Instructions to follow: All of the records below are to be printed exactly; the pictures are to be left out.

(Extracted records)
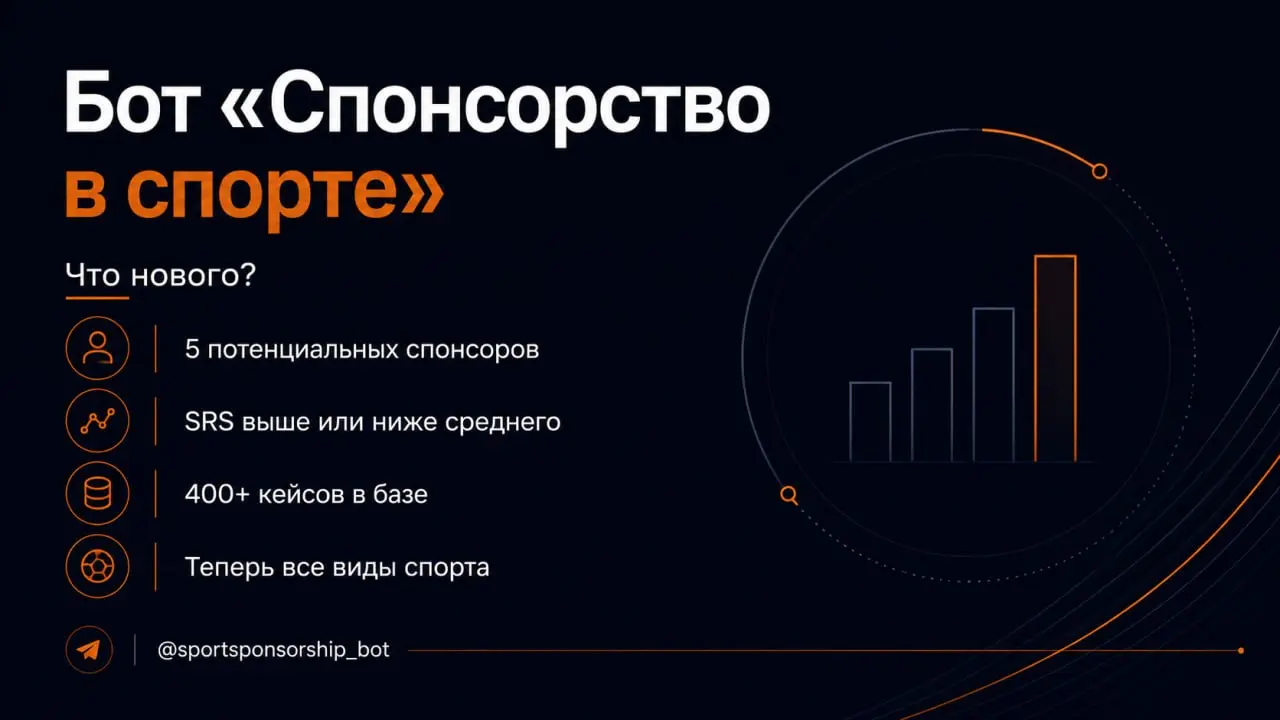 Бот «Спонсорство в спорте»

Что нового?

5 потенциальных спонсоров

SRS выше или ниже среднего

400+ кейсов в базе

Теперь все виды спорта

@sportsponsorship_bot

Result for this task:
 Бот «Спонсорство в спорте»

Что нового?

5 потенциальных спонсоров

SRS выше или ниже среднего

400+ кейсов в базе

Теперь все виды спорта

@sportsponsorship_bot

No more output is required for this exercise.